= Edward Summers =

American community activist

Edward Summers is the Vice President for Administrative Affairs at Anaheim University and a Higher Education & Nonprofit Consultant .

==Early life==
Summers was born in Bronx, New York. He received his bachelor's degree in political science and Masters degree in Public Administration from Marist College. He holds a M.Phil and Ph.D. in Urban and Public Policy from The New School.

==Career==
Summers started his professional career as the Assistant to the President and Presidential Fellow of Marist College serving for more than seven years. At Marist, Summers was charged with staffing President Dennis J. Murray for internal and external events. During his tenure, Summers engaged with institutional strategy, advancing diversity and inclusion, teaching, and community development programs. He taught undergraduate political science and graduate level public administration. Summers is noted for his work on building Marist Africa program, a service learning experience to South Africa and Ghana among other accomplishments.

In 2011, Summers was selected as Chief of Staff to the President of Union College. Summers spent three years working alongside President Stephen C. Ainlay as chief deputy advancing institutional priorities. Summers also served as the Director of the Kelly Adirondack Research Center.

In 2015, Summers became the Executive Director of the Brooklyn Education Innovation Network (BE.IN), a college and university consortium focused on building collaboration among higher education, industry, and government. Summers authored an economic development study that estimated that the Brooklyn higher education sector had an estimate $3 billion impact on the local economy.

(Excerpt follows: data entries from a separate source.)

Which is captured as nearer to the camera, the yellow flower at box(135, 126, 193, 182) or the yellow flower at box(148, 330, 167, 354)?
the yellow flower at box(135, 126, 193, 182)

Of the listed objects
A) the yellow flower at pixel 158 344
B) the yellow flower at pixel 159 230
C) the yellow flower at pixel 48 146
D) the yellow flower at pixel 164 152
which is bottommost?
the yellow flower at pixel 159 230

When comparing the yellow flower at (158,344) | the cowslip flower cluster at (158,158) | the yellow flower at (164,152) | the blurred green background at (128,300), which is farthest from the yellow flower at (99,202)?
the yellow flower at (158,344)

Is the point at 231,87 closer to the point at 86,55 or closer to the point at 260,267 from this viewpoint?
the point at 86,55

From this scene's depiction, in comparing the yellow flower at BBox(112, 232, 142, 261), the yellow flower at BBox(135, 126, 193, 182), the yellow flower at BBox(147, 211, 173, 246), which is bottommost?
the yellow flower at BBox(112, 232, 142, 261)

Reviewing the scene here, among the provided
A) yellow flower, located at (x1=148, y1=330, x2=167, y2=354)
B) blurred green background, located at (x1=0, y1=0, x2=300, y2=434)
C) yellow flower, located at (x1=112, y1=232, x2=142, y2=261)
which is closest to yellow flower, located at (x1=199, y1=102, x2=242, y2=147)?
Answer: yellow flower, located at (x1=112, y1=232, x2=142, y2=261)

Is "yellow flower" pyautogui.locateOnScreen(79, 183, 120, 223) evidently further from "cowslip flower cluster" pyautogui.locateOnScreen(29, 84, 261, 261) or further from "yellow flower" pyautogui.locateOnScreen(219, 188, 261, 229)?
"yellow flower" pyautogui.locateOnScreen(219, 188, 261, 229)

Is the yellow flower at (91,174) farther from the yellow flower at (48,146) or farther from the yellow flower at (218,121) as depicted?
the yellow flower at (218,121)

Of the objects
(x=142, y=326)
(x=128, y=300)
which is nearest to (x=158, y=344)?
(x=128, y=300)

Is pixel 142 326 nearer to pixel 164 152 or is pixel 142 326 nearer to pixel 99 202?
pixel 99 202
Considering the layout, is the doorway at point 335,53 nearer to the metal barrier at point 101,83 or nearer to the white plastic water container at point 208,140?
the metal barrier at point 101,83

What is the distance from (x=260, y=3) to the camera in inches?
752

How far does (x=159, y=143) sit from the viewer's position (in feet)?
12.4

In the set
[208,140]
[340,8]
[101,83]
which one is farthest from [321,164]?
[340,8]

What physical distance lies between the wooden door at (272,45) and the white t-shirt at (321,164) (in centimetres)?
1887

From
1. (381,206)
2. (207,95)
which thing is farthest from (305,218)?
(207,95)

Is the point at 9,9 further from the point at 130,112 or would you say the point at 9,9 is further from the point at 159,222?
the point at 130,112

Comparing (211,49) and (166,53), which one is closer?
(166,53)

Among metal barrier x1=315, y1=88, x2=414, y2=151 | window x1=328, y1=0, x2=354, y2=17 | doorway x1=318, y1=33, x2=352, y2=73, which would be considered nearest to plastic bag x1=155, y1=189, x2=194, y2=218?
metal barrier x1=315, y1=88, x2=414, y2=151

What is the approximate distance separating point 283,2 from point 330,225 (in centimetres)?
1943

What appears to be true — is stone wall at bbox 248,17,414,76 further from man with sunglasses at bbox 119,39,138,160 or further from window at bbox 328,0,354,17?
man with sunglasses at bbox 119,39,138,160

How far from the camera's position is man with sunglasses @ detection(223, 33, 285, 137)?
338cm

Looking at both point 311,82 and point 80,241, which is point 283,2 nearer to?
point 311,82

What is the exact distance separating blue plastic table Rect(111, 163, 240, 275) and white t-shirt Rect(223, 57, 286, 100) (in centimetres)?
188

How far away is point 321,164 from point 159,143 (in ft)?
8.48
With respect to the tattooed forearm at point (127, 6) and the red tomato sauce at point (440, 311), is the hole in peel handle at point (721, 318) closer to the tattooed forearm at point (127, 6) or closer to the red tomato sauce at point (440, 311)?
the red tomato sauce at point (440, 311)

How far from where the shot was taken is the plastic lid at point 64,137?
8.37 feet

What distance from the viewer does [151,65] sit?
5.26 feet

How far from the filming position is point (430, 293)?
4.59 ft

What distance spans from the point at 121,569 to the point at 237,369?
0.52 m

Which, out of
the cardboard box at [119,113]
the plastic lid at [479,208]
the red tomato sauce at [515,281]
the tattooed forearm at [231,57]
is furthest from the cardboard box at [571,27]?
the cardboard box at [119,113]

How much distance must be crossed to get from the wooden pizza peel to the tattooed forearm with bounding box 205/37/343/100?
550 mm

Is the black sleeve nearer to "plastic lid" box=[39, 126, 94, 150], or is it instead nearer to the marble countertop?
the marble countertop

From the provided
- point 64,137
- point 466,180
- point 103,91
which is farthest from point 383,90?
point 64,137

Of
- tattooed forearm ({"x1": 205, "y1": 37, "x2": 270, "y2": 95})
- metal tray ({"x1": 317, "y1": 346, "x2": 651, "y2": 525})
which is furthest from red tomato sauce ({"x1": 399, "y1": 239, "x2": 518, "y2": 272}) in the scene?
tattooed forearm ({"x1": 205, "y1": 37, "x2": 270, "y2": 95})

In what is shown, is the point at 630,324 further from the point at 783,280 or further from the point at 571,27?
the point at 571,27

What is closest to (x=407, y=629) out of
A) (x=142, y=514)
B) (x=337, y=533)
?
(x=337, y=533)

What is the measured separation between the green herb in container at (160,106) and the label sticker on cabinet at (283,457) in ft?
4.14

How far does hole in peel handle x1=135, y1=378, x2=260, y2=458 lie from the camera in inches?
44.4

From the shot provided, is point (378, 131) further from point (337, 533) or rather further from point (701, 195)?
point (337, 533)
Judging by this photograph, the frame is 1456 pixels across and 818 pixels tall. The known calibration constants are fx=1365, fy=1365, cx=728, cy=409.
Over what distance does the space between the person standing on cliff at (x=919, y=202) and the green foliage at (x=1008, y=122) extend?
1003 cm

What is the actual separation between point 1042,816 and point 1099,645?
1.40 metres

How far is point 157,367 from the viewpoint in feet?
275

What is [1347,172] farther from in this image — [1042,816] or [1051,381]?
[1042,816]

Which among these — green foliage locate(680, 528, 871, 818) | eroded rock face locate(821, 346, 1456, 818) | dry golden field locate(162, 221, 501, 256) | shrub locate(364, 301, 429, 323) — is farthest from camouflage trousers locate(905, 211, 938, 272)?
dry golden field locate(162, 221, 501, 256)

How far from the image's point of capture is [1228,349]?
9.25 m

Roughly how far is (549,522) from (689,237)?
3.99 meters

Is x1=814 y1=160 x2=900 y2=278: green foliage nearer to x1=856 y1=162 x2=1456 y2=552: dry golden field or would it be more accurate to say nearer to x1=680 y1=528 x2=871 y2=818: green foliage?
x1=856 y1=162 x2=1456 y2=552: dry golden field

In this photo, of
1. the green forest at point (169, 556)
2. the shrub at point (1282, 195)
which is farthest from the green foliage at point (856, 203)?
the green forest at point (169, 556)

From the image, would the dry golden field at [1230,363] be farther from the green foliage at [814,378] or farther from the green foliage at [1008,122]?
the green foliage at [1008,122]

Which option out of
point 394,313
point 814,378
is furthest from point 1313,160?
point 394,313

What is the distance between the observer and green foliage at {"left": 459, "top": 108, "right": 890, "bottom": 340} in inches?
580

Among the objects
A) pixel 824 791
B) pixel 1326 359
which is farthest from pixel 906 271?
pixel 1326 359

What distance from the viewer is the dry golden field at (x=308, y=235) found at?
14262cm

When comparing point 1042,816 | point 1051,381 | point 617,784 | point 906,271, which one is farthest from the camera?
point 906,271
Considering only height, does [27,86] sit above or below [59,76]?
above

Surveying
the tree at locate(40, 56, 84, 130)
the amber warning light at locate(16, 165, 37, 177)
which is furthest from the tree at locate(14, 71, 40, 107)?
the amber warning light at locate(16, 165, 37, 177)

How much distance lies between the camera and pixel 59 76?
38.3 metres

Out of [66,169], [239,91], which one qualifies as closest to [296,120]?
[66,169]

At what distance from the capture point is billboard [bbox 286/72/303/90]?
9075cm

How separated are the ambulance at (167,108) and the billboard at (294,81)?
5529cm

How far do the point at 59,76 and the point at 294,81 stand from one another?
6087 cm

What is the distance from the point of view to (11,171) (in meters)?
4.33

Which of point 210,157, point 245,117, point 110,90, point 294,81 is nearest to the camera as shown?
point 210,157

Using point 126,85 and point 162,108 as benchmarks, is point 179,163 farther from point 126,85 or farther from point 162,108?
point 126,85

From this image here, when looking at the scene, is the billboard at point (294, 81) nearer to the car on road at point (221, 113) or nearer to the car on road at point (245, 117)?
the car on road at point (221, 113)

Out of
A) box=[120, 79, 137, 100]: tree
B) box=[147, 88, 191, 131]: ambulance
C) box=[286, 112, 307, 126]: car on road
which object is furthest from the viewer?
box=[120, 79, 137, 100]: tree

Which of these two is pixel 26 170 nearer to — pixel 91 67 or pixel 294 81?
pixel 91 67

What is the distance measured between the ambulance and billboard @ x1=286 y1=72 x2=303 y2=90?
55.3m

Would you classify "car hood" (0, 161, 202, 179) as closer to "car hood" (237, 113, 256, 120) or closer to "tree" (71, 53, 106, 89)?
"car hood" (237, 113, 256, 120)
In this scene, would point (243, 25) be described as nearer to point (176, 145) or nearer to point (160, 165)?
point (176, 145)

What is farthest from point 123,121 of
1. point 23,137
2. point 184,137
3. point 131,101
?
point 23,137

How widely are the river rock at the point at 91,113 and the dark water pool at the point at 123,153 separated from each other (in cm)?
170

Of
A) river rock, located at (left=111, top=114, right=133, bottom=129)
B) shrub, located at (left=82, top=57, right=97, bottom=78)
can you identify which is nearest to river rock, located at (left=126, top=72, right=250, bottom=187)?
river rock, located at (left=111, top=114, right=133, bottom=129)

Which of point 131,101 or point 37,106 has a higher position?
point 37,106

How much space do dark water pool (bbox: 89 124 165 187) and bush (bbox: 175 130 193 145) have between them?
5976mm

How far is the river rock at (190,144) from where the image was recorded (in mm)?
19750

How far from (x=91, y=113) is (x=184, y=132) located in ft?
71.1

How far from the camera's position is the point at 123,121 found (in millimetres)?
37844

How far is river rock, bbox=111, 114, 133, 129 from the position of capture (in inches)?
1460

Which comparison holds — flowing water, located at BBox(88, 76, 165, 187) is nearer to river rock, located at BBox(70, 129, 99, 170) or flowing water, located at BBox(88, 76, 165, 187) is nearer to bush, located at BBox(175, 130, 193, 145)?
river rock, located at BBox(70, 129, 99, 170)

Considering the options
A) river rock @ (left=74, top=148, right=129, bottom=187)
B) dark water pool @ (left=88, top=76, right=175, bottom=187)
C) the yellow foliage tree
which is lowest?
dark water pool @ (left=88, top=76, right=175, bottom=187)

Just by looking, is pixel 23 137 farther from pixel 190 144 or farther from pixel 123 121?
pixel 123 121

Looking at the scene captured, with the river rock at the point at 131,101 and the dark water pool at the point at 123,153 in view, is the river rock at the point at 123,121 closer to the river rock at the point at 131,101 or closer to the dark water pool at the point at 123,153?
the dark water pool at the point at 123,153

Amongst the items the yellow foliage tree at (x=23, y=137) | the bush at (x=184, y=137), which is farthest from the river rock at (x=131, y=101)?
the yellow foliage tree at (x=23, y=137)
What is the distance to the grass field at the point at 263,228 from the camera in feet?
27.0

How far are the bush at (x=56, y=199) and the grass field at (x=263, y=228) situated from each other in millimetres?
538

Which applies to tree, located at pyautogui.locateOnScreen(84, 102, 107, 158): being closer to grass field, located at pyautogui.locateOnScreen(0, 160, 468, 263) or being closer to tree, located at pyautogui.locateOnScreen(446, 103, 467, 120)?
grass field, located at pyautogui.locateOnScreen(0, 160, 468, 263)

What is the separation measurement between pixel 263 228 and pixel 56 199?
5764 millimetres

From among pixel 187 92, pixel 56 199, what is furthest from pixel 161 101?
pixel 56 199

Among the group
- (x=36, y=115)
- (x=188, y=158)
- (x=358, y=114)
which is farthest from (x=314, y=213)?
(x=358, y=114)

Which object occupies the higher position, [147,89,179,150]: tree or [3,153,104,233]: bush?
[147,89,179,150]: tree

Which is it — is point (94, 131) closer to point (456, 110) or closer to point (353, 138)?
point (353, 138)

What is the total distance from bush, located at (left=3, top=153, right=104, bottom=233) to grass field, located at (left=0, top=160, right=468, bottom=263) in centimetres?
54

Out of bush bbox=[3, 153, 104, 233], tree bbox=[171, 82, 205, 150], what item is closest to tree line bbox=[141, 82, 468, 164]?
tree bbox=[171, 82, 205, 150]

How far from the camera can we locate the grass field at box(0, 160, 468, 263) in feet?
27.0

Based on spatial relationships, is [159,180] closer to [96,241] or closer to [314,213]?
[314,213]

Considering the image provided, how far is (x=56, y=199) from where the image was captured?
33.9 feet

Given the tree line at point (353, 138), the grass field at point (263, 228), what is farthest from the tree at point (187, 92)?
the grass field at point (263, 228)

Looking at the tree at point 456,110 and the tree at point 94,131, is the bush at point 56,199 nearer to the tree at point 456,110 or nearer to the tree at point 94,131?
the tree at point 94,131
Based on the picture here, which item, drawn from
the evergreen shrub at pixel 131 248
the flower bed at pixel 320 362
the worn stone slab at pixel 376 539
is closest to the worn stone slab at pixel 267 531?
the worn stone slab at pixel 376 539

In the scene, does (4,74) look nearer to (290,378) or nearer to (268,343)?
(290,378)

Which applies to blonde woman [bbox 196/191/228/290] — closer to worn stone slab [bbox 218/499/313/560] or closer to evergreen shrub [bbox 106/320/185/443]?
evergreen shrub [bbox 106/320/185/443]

In 2017, Summers became the Chief Strategy and Planning Officer of Long Island University. Summers also served as a Fellow for the Hornstein Center for Polling, Analysis, and Policy. He implemented text message polling at the Center.

In 2019, Summers was recruited to lead the Bronx Private Industry Council (Bronx PIC). During COVID, the Bronx PIC was actively engaged in food insecurity relief. Due to the impact of COVID-19 on local economies, Summers and his team dissolved the Bronx PIC and formed The Thinkubator. Summers served as CEO and President of The Thinkubator from 2019 - 2022.

In 2025, Dr.Summers was appointed Vice President for Administrative Affairs at Anaheim University . Dr. Summers is also a Mental Health Counselor with The Thinkubator Counseling serving Florida and is an active public intellectual publishing in higher education publications such as TheEduLedger. He has been instrumental in launching The Cadence Institute for Policy and Society

==Selected Awards and honors==
Zeta Psi 40 under 40

Marist College Young Alumnus Award

2004 - Marist College Alumni Leadership Award

== Selected Publications==
The Economic Development of Small Cities: Two Case Studies. ISBN 978-1-4955-1004-5

Summers, Edward (2021). Innovation in the 21st Century: Developing an HBCU Strategy for Survival! In Crosby, White, Khalid, Chanay, Marcus, and Hilton, Adriel, Imagining the Future Historically Black Colleges and Universities - A Matter of Survival. Scottsdale, Arizona. Information Age Publishing.

Summers, Edward (2016). Better Together: Making of the Brooklyn Education Innovation Network (BE.IN). In Moss M., Reed T., and Brooks Hopkins, K. (eds). The Brooklyn Way: Putting Together the Pieces of a 21st Century Downtown. Brooklyn, New York: Downtown Brooklyn Partnership.

Summers, Edward (2015). Continued Growth of Educational Institutions in Downtown
Became a Model for Urban Development. Brooklyn. In Moss M. (eds). Downtown New York, New York: NYU Rising: How Brooklyn Wagner Rudin Center for Transportation Policy and Management.